What actually fixed it
You made state explicit.
Jobs had clear lifecycle stages.
Handlers became idempotent.
Orchestration was separated from execution.
It wasn’t clever.
It just stopped pretending the system was simpler than it was.
Why Teams Keep Deferring Cleanup Even When It Hurts
At this point, everyone knows it’s a problem.
So why does it keep happening?
Because cleanup work:
- Doesn’t demo well
- Competes with features
- Feels like admitting past mistakes
There’s social pressure to keep shipping.
Strong take:
Most teams don’t avoid cleanup because they’re lazy.
They avoid it because it’s hard to justify out loud.
Example: Multi-Tenant Logic That Started “Just for One Customer”
This one is sneaky.
The naive version
You land your first enterprise customer.
They need:
- Different limits
- Slightly different behavior
You add a few conditionals.
“It’s just this one customer.”
The moment it broke
Then a second enterprise customer shows up.

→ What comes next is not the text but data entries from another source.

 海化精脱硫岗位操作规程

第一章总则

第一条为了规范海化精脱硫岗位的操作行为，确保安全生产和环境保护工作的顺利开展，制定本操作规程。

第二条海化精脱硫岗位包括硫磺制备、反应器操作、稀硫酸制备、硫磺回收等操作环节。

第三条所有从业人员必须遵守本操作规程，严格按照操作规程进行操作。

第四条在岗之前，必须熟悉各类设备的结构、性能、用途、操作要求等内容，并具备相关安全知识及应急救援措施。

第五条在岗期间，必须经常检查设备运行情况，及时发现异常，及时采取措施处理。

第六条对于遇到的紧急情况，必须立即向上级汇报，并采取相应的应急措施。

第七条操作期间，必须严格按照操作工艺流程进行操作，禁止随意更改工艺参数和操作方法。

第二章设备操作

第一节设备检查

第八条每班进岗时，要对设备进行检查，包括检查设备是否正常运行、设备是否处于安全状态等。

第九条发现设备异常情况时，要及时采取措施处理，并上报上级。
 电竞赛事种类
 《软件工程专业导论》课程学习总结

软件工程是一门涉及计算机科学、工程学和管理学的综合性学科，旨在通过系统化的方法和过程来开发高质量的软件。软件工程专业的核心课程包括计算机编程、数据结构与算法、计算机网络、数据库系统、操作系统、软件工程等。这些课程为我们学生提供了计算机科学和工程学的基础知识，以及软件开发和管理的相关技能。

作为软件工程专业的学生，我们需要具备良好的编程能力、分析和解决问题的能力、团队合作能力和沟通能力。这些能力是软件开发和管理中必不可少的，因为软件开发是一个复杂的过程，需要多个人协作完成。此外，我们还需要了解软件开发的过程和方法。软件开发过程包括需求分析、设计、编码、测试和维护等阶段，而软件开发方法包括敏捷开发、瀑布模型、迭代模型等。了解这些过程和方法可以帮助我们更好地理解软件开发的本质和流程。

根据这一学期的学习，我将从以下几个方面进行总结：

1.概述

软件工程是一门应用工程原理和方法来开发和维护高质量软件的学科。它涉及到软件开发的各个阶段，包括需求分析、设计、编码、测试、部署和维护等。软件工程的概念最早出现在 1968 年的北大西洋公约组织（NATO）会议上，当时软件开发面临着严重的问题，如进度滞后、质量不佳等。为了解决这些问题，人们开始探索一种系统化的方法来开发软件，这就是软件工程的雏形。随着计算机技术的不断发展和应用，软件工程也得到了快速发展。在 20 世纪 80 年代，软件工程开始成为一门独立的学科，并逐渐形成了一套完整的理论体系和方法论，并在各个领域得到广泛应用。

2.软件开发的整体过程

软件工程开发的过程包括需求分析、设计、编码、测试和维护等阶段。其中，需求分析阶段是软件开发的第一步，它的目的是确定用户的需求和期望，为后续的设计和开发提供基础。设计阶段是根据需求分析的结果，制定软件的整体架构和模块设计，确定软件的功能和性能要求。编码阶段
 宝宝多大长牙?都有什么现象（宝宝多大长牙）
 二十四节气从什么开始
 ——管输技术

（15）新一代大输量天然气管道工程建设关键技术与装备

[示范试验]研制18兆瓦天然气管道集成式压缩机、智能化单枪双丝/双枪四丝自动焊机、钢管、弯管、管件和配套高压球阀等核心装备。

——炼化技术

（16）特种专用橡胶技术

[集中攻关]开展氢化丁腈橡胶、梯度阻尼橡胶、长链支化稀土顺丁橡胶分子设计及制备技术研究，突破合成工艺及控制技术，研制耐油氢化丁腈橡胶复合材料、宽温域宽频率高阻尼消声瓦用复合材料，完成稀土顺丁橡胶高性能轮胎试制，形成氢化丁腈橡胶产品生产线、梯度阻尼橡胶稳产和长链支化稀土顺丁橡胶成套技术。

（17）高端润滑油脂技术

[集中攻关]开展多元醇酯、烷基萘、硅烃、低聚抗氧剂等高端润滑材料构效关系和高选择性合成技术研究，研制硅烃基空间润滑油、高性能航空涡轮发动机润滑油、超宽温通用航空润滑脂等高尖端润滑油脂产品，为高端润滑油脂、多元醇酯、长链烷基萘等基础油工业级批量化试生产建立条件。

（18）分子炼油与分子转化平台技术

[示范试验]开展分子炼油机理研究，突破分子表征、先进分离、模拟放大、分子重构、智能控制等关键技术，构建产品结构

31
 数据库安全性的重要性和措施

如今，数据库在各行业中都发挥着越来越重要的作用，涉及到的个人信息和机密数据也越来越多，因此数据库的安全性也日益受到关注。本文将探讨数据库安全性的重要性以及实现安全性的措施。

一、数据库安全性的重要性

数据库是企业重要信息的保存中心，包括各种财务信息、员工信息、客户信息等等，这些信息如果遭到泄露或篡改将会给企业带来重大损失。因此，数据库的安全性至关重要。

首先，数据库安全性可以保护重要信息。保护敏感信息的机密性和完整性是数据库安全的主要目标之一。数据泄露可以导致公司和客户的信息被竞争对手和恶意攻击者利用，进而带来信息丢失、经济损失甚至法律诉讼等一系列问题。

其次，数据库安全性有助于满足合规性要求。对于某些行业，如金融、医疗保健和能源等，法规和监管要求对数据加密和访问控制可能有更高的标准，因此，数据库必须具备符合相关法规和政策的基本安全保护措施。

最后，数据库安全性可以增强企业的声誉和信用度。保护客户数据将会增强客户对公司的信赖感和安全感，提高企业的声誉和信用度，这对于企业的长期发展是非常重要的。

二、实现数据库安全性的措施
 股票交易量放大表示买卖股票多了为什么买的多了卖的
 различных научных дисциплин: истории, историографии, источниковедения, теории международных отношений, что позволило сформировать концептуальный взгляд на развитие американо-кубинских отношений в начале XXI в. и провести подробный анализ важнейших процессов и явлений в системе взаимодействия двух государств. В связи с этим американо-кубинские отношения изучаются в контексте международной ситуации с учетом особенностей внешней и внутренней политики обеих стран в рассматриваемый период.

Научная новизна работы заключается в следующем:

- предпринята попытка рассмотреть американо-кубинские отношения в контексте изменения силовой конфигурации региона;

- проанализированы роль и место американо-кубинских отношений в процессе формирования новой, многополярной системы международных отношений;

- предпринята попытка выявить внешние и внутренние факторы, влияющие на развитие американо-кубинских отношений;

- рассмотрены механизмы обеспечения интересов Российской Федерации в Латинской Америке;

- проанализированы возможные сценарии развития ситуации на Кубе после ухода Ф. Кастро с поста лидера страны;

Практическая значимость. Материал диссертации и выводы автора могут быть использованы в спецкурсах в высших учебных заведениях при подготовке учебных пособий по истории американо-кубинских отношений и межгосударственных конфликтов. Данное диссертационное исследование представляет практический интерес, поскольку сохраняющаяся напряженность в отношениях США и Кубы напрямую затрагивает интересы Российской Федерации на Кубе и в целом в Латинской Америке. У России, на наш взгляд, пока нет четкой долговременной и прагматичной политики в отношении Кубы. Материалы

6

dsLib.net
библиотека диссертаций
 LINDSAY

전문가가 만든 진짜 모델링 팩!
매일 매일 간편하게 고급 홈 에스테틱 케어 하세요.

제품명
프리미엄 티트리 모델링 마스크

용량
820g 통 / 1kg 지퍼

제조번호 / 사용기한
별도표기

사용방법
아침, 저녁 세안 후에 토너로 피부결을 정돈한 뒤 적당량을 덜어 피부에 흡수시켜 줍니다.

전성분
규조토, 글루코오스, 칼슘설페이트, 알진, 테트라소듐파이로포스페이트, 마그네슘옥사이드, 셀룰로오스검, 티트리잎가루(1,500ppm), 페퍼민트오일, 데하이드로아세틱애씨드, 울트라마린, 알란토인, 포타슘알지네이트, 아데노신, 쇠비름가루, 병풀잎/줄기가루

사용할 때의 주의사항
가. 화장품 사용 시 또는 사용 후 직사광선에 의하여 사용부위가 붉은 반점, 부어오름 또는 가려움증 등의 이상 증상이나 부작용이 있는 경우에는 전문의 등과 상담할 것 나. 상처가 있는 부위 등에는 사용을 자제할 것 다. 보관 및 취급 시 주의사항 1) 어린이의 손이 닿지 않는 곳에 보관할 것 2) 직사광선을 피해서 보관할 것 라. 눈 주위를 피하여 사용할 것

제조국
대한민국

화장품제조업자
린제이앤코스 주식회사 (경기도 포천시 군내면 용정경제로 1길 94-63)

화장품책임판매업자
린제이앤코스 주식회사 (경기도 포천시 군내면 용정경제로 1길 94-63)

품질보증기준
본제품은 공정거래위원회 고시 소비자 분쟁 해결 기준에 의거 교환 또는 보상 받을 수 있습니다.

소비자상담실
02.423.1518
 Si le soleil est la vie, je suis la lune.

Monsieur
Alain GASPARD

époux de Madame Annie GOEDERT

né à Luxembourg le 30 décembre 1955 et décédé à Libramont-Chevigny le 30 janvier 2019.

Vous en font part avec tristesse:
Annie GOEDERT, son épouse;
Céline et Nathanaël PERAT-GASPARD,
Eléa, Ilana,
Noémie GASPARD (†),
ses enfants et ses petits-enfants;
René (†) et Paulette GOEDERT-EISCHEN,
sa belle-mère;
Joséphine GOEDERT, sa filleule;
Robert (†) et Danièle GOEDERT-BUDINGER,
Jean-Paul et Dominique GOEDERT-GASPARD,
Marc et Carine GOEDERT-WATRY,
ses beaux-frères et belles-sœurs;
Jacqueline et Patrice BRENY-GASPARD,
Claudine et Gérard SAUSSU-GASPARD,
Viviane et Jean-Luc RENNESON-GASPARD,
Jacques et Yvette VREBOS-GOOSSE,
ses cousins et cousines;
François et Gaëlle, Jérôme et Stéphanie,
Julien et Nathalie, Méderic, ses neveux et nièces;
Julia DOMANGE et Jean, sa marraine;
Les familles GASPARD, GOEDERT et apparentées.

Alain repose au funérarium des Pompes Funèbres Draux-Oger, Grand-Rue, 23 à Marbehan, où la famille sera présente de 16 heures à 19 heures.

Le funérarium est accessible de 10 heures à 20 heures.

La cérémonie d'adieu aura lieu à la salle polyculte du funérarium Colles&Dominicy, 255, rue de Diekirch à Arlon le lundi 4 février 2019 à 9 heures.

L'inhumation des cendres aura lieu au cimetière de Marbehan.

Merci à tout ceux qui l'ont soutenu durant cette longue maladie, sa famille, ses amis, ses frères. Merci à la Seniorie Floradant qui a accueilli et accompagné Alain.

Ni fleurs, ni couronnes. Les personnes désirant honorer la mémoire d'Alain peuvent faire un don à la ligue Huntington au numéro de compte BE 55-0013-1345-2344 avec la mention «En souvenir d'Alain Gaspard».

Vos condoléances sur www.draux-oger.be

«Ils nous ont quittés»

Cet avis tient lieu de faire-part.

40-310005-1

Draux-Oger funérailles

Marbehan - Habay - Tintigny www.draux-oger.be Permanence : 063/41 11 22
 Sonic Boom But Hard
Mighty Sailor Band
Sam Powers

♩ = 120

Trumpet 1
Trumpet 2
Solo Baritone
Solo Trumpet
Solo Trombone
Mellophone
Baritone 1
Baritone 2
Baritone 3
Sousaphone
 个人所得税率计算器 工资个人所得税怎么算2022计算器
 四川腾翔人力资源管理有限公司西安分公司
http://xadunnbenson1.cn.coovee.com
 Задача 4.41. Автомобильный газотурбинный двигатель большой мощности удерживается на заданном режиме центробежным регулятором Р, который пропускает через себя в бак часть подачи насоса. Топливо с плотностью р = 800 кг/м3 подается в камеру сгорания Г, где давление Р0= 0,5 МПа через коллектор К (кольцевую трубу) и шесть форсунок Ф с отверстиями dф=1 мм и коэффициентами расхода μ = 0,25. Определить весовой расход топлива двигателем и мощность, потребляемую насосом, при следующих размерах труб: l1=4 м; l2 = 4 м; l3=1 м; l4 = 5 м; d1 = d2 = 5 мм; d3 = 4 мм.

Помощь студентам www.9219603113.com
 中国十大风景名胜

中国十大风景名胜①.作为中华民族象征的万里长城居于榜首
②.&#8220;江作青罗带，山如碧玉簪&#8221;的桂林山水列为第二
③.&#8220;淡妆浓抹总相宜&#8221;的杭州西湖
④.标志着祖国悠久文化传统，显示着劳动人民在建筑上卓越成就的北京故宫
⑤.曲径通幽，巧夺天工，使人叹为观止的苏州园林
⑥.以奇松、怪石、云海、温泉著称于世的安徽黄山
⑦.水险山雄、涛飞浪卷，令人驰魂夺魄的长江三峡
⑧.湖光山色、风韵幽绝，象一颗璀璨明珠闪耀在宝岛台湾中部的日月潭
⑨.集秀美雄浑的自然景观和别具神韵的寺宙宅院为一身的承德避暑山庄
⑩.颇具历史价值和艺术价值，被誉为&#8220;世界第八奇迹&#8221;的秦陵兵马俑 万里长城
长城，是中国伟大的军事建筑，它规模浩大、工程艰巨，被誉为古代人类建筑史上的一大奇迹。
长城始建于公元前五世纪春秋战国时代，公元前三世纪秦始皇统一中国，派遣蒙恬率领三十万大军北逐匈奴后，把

Their needs don’t match the first.
Now the core logic has opinions about tenants.
What developers noticed
- Tenant-specific bugs
- Exploding test combinations
- Engineers scared of shared code paths
The system no longer had a clear center.
What actually fixed it
You stopped pretending all tenants were the same.
Tenant profiles were introduced.
Variability moved to boundaries.
The core regained a single mental model.
The system got simpler by admitting it was more complex.
How to Decide What You Can’t Defer Anymore
Not everything needs to be cleaned up.
But some things absolutely do.
Here’s a practical rule:
If it’s on the critical path, stop deferring it.
Also:
- Code people avoid touching
- Code every new feature depends on
- Code that keeps spawning “temporary” fixes
Those are not future problems.
They’re present ones with delayed consequences.
What “Good Enough” Actually Looks Like
This is not about perfection.
Good enough means:
- Someone owns it
- The assumptions are visible
- The limits are understood
You don’t need beauty.
You need stability and clarity.
Optimism Is Good. Unchecked Optimism Is Expensive.
Optimism ships products.
It gets you to market.
It wins customers.
It keeps teams moving.
But unchecked optimism builds legacy systems.
So the next time someone says:
“We’ll clean this up later”
Ask three questions:
- Who owns that?
- When does it happen?
- What breaks if we don’t?
That pause has saved more SaaS systems than any framework ever will.